[Work instructions]
• a. Answer these questions using the article about queer women meeting women:
(i) At what age did the author get into her first relationship?
(ii) In which Reddit thread did queer women reveal where they go to meet women?
(iii) Which user wrote of having no sense of "gaydar"?
• b. From the article about queer women meeting women, return the passage starting with "While dating apps" and going on through "own unique challenges.".

[Document excerpt]
Relationships
10 Queer Women Reveal Where They Go To Meet Women, & It’s Really Great Advice
by Candice Jalili

While dating apps have made finding that special someone easier and more accessible than ever, it still feels pretty impossible for most of us from time to time. I'm a straight cisgender woman, so I can only speak from my own experience, but before I got into my first relationship at 23 years old, I constantly found myself wondering why it was so incredibly hard to find someone who actually wanted something real. And apparently, I'm not the only one who faced this issue. A recent Reddit AskWomen thread prompted queer women to reveal where they go to meet women, because, well, meeting people is hard!

While looking for love for anyone in this generation can prove to be difficult, women responding to the thread revealed looking for love with a woman as a queer or bisexual person comes with some of its own unique challenges.

"I tried to use apps, to no avail," wrote mysecretoutlet. "Don’t have many friends who are active in the LGBT community to go for nights out/specific bisexual social events etc. I have no sense of ‘gaydar’ and everyone I find attractive tends to not be into girls as far as I’m aware. Currently in a relationship with a guy anyway."

"I’m not in a relationship with anyone atm," added Throwaway899365. "But guys are easier for me because it’s easy to assume most guys that talk to me want a date. Women on the other hand are harder to read."

Other users found a sense of solidarity in the fact that there were other women out there who shared their struggle. "It’s definitely nice to know (gay or bi) other women are having a hard time meeting other quality, genuine women to date," sben11 wrote.

[Listed records]

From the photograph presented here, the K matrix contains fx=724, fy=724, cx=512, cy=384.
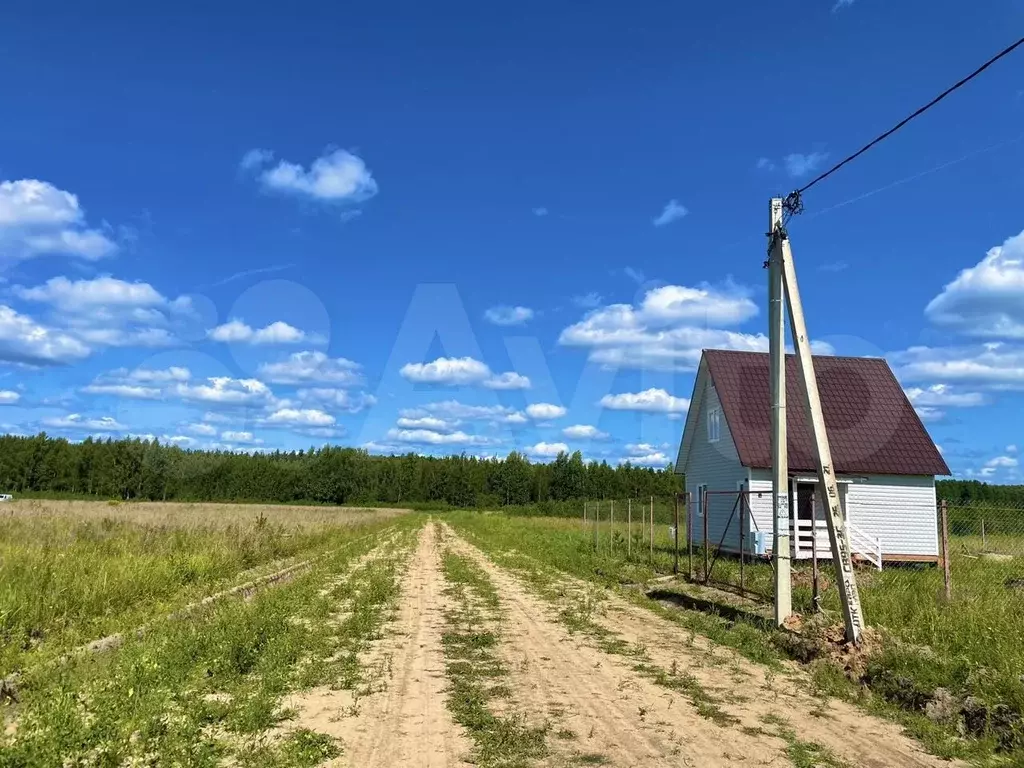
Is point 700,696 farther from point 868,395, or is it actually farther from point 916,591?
point 868,395

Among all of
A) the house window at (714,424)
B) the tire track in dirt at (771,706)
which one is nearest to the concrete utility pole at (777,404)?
the tire track in dirt at (771,706)

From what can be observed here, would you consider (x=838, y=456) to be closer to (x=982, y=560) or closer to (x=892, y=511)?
(x=892, y=511)

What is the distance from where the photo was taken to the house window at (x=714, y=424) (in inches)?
961

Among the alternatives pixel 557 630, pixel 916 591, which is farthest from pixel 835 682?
pixel 916 591

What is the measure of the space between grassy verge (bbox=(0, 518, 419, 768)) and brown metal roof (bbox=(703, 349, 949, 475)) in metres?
15.7

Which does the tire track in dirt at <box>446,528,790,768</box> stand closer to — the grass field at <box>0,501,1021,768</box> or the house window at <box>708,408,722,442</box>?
the grass field at <box>0,501,1021,768</box>

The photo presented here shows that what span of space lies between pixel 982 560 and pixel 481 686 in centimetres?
1849

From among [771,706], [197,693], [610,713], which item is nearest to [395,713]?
[197,693]

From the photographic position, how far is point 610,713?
20.2 ft

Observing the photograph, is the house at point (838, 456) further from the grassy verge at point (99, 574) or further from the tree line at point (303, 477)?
the tree line at point (303, 477)

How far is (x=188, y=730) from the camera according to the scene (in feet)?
16.3

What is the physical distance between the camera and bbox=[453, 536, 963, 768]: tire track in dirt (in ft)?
17.8

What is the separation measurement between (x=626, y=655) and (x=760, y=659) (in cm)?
159

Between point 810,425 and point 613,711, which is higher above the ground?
point 810,425
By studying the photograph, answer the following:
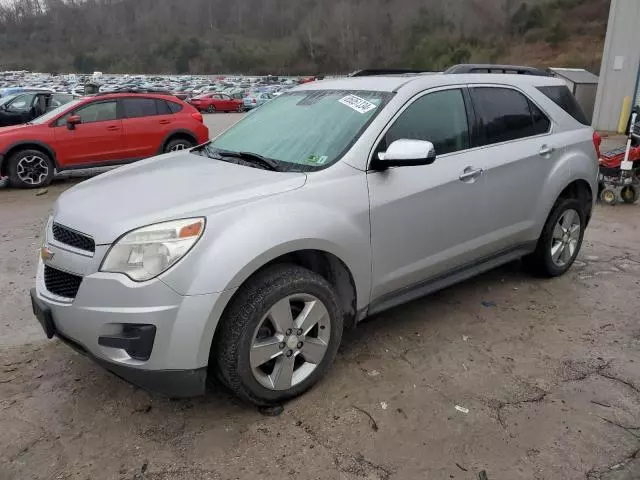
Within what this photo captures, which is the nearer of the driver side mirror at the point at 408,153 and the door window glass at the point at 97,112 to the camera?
the driver side mirror at the point at 408,153

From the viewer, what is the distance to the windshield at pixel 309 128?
313 centimetres

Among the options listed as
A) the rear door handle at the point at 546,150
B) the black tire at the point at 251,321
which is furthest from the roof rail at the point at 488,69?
the black tire at the point at 251,321

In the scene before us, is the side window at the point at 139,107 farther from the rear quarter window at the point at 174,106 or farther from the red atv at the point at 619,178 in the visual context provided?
the red atv at the point at 619,178

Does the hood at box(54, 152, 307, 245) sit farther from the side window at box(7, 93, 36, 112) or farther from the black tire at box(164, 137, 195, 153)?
the side window at box(7, 93, 36, 112)

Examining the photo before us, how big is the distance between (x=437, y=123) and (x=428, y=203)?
569mm

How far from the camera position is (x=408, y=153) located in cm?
294

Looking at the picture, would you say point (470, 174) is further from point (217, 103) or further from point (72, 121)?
point (217, 103)

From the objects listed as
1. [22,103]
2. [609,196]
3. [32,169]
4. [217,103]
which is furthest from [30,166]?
[217,103]

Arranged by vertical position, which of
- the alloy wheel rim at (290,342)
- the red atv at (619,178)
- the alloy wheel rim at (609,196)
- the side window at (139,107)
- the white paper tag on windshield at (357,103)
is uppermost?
the white paper tag on windshield at (357,103)

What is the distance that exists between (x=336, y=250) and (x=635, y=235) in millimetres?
4645

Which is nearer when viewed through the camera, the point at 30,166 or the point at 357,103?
the point at 357,103

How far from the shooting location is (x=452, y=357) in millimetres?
3395

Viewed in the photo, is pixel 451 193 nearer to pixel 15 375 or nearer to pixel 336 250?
pixel 336 250

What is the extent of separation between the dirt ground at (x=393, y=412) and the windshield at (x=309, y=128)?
1.29 metres
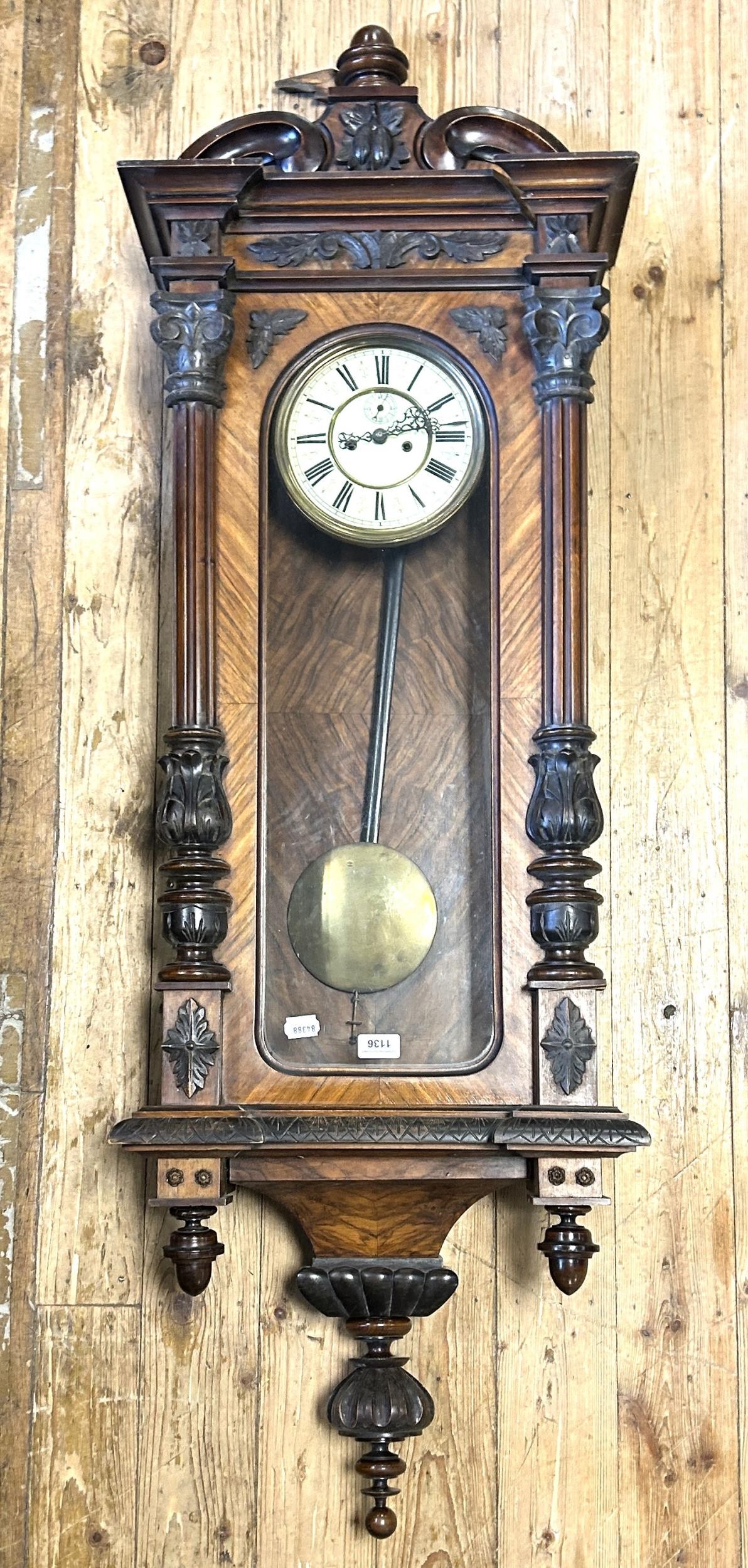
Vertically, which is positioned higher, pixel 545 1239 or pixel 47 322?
pixel 47 322

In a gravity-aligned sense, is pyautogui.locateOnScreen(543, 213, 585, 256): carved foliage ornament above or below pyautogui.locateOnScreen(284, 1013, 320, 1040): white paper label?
above

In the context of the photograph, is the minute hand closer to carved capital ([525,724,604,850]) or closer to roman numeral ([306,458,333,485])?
roman numeral ([306,458,333,485])

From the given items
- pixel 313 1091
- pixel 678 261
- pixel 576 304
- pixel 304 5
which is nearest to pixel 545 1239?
pixel 313 1091

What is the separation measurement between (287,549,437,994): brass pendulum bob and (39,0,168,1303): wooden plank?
9.6 inches

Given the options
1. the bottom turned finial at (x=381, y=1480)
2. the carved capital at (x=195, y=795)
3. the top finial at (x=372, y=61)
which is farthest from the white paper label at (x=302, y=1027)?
the top finial at (x=372, y=61)

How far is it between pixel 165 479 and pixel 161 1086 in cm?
65

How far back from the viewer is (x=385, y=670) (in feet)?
5.27

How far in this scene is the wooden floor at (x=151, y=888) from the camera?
1.63 m

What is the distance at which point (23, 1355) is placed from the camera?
1.66 meters

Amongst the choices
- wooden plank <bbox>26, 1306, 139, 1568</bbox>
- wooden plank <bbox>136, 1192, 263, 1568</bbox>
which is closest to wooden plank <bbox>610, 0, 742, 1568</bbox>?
wooden plank <bbox>136, 1192, 263, 1568</bbox>

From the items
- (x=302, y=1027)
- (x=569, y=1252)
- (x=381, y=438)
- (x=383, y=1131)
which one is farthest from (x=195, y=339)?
(x=569, y=1252)

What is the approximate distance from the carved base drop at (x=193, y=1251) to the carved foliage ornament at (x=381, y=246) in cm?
89

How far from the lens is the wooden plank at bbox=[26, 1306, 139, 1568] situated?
163 cm

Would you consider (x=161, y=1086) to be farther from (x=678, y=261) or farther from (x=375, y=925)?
(x=678, y=261)
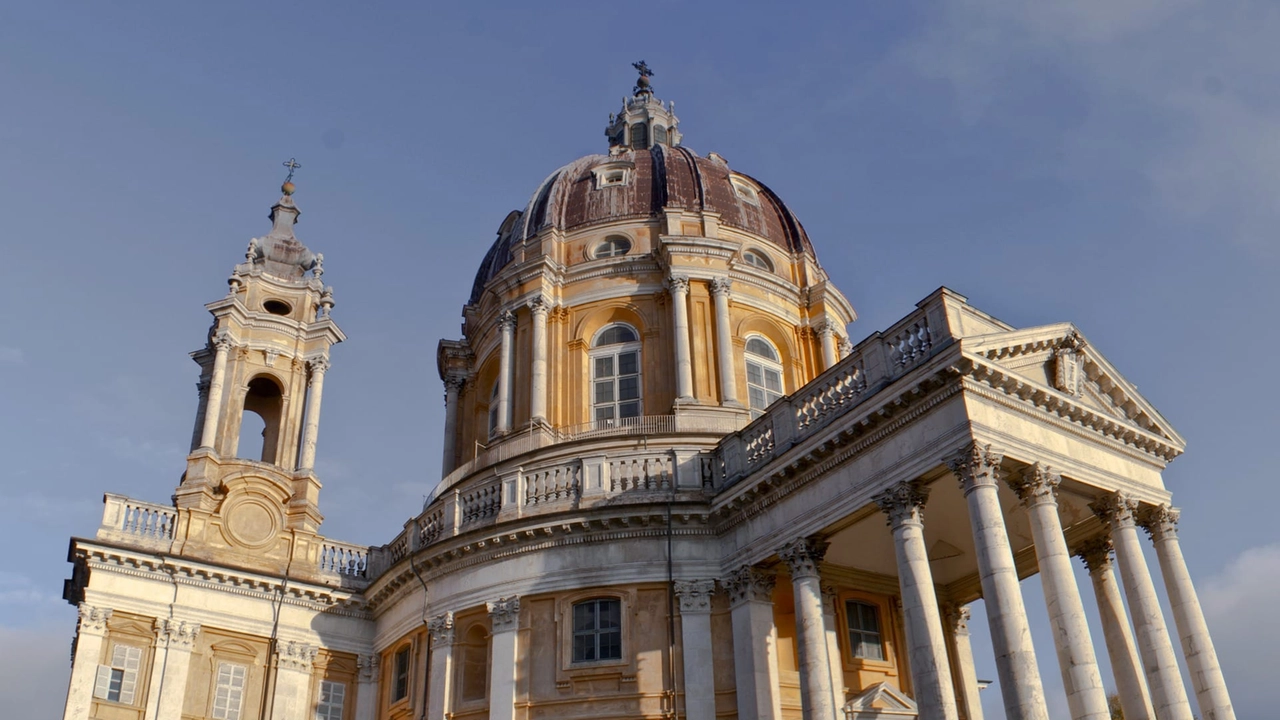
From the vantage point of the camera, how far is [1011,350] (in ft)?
62.4

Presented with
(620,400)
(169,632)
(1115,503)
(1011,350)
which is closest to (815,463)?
(1011,350)

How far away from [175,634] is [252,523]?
3.83 meters

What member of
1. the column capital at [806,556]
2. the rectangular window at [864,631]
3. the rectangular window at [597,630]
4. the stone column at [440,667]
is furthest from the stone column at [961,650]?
the stone column at [440,667]

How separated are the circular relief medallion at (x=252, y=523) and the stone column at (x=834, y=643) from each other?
1448cm

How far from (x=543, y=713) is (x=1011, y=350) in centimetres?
1130

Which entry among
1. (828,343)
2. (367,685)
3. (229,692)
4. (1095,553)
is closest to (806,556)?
(1095,553)

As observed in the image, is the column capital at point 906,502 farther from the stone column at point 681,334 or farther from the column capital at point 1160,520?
the stone column at point 681,334

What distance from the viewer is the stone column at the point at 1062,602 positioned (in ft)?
53.2

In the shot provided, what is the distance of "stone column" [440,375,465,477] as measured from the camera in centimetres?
3291

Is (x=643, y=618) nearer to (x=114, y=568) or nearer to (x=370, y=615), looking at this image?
(x=370, y=615)

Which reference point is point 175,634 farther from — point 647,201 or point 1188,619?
point 1188,619

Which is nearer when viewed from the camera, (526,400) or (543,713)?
(543,713)

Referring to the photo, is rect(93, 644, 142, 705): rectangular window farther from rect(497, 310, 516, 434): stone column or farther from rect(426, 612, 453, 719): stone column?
rect(497, 310, 516, 434): stone column

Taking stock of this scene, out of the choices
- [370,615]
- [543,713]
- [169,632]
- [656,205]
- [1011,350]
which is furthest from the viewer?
[656,205]
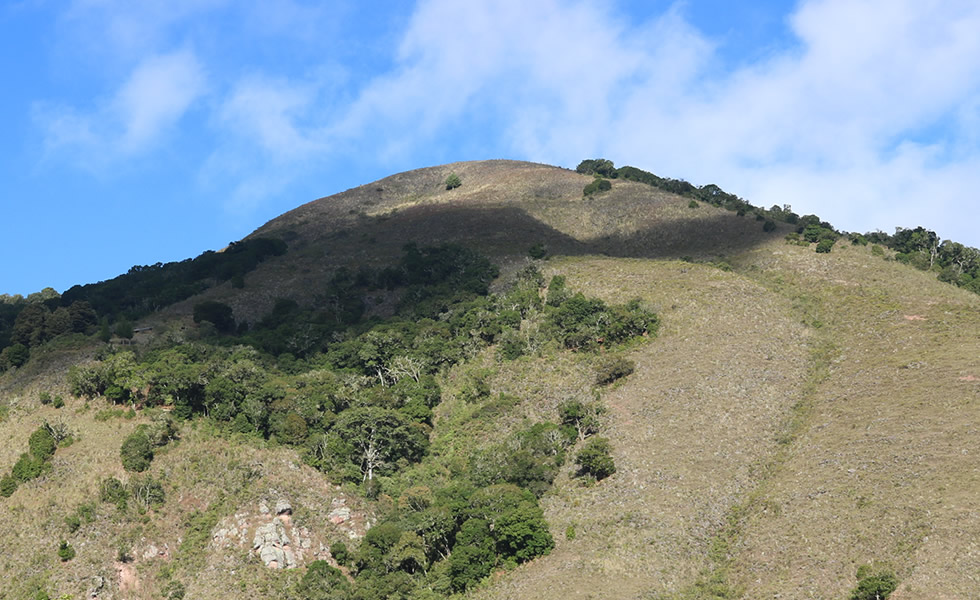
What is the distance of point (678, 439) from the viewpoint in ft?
227

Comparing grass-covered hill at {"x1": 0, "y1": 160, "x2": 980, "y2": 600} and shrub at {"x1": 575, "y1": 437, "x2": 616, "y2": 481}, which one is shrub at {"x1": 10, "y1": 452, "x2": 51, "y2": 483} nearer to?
grass-covered hill at {"x1": 0, "y1": 160, "x2": 980, "y2": 600}

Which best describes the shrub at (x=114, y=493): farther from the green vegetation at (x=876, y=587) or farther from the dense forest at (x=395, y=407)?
the green vegetation at (x=876, y=587)

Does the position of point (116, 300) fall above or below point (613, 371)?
above

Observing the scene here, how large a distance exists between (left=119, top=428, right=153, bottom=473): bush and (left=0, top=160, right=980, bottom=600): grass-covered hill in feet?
0.72

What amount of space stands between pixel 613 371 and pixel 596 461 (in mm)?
15327

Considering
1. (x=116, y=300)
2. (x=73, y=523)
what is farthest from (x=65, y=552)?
(x=116, y=300)

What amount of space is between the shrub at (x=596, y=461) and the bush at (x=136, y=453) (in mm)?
32316

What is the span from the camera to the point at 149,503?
6350cm

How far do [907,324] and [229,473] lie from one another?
60.0m

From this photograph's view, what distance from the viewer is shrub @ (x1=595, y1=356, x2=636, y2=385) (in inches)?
3142

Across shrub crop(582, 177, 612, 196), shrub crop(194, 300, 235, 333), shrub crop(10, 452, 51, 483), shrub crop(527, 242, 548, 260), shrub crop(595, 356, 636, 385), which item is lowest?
shrub crop(10, 452, 51, 483)

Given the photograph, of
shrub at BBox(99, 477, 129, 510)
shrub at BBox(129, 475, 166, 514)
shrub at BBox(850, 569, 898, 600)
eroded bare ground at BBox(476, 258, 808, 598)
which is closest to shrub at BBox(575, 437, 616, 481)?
eroded bare ground at BBox(476, 258, 808, 598)

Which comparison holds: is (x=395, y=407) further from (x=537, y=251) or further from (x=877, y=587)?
(x=877, y=587)

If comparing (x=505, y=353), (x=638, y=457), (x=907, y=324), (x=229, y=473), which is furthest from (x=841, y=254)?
(x=229, y=473)
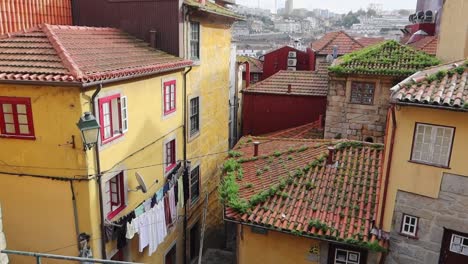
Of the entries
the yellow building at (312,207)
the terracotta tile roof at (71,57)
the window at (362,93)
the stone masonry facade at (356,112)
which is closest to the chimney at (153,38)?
the terracotta tile roof at (71,57)

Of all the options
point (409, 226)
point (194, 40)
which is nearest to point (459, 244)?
point (409, 226)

[Solutions below]
• a.
(i) 23 years old
(ii) AskWomen
(iii) mysecretoutlet

• b.
While dating apps have made finding that special someone easier and more accessible than ever, it still feels pretty impossible for most of us from time to time. I'm a straight cisgender woman, so I can only speak from my own experience, but before I got into my first relationship at 23 years old, I constantly found myself wondering why it was so incredibly hard to find someone who actually wanted something real. And apparently, I'm not the only one who faced this issue. A recent Reddit AskWomen thread prompted queer women to reveal where they go to meet women, because, well, meeting people is hard!

While looking for love for anyone in this generation can prove to be difficult, women responding to the thread revealed looking for love with a woman as a queer or bisexual person comes with some of its own unique challenges.